Reading passage ▸

+++++

Finally the third generation as highlighted by Kanwar (2011) “may be seen to commence at the turn of the century with the Open Education Resource movement which is based on the idea that knowledge is our common wealth and that technology can help us share, use and reuse it”. From the perspective of the evolution of technologies, one can reasonably argue whether open education models are in the 3rd or 4th generation. However from a more pedagogically oriented perspective, we would rather pitch open educational models at the second generation. If we look at the Open University of the UK model or the UNISA model in Africa, we would observe that these traditional distance education universities have taken some time to fully adopt e-learning as the main distance teaching-learning modality. Their primary mode of functioning was to have university antennas in the form of learning centres where students could attend tutorials and other face-to-face sessions to a centre located quite close to their places in terms of geographical proximity. With the rise of the internet, the world-wide web coupled with exponential increase in bandwidth and advanced communication tools, one can reasonably argue that modern open universities would be virtual, and follow the concept of schools without walls. This would only mean we are in the second (operational) generation and this will englobe a form of all the technologies that were used in the four (technological) generations described above. Radio and TV will take the form of podcasts and interactive multimedia, or live webcasts, while the learning centres would be virtual classrooms and paper manuals would be released as free e-books or in the form of interactive multimedia. The subject matter experts and content writers will be busy in aggregating open resources to form complete courseware that can be packaged using universal learning standards to ensure portability and interoperability across platforms.

+++++

Given instruction 1 ▸
For each statement, state whether it agrees with the passage on open education, answering yes or no and quoting the deciding words of the passage: (a) Kanwar (2011) places the start of the third generation at the turn of the century. (b) From a pedagogical perspective, the authors assign open educational models to the fourth generation. (c) Paper manuals would be replaced by printed textbooks handed out at learning centers.
Given instruction 2 ▸
Answer these questions from the passage on open education:
(a) Which two traditional distance education universities does it name?
(b) What concept would modern open universities follow?
(c) What forms will radio and TV take?
The lines that follow have no connection to the passage on open education.

Material ▸
+++++

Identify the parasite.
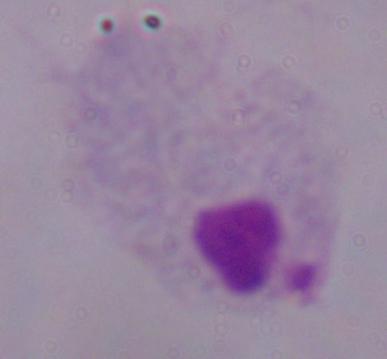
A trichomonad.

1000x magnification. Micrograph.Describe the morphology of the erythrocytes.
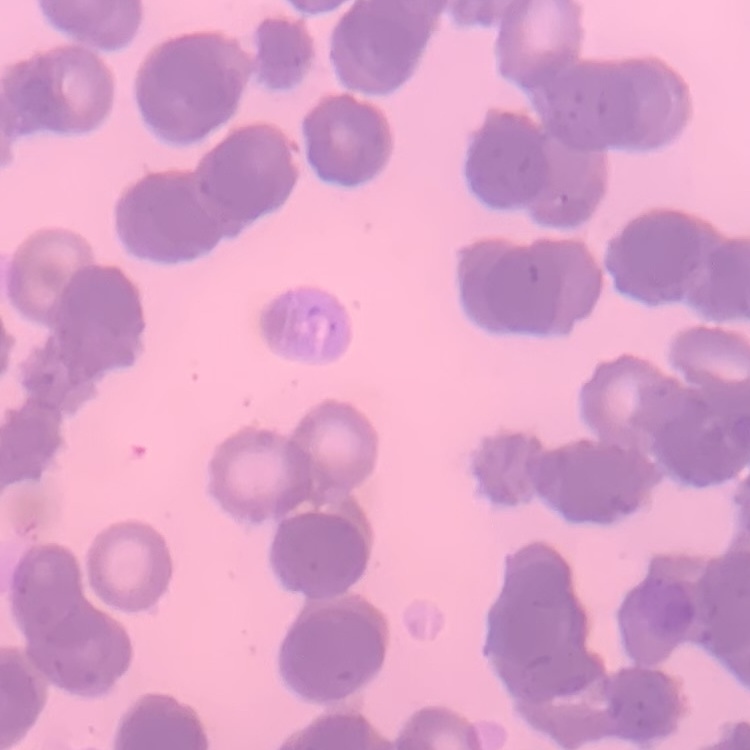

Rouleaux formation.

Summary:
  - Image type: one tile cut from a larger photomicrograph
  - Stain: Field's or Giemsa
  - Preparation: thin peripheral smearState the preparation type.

+++++

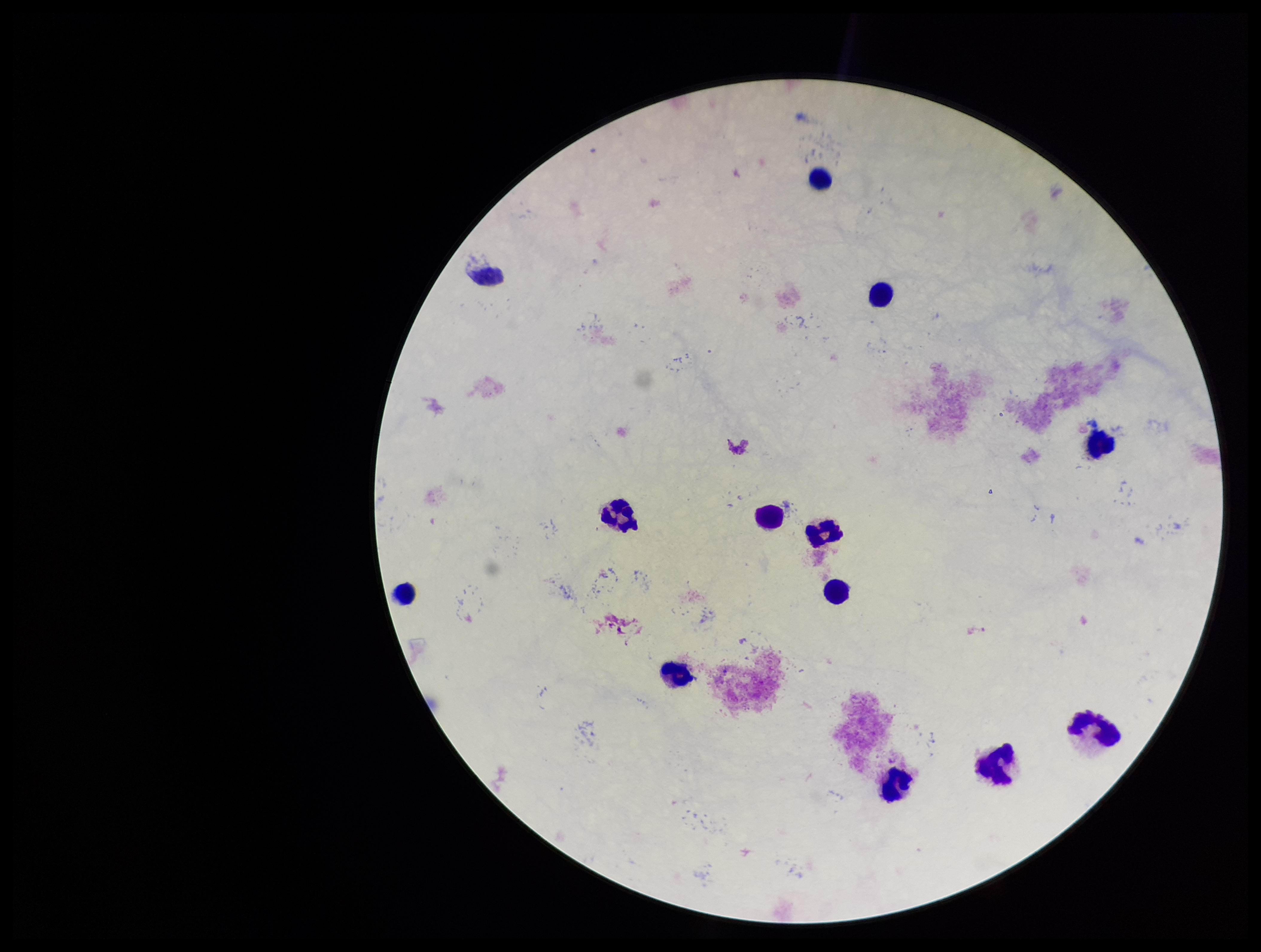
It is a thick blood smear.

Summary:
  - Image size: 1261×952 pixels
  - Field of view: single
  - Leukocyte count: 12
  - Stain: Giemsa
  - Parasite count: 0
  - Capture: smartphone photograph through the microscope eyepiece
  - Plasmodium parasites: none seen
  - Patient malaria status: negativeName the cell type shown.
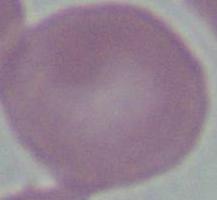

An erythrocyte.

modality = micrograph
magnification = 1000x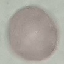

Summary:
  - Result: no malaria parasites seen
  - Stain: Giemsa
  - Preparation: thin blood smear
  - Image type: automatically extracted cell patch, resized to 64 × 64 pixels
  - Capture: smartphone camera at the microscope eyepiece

+++++

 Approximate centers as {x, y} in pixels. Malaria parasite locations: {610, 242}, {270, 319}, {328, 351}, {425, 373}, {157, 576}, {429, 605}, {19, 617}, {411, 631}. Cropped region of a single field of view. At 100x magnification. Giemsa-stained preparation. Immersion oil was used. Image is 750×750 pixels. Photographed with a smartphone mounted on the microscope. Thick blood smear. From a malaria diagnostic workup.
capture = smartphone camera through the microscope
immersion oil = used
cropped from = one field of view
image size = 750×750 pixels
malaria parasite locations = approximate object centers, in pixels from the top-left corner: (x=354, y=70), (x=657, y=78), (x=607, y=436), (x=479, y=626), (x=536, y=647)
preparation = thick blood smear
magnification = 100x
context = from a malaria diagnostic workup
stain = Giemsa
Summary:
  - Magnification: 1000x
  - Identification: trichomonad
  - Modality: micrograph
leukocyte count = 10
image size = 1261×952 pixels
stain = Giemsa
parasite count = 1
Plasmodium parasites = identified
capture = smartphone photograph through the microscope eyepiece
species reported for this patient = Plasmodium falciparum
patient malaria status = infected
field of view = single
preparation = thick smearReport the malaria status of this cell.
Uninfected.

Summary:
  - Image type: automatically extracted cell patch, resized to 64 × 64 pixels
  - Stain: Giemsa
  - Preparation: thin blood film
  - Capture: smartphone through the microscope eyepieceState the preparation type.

+++++

Written response 1 ▸
(a) Yes: "may be seen to commence at the turn of the century with the Open Education Resource movement"
(b) No: "from a more pedagogically oriented perspective, we would rather pitch open educational models at the second generation"
(c) No: "paper manuals would be released as free e-books or in the form of interactive multimedia"

Written response 2 ▸
(a) The Open University of the UK and UNISA in Africa
(b) The concept of schools without walls
(c) Podcasts and interactive multimedia, or live webcasts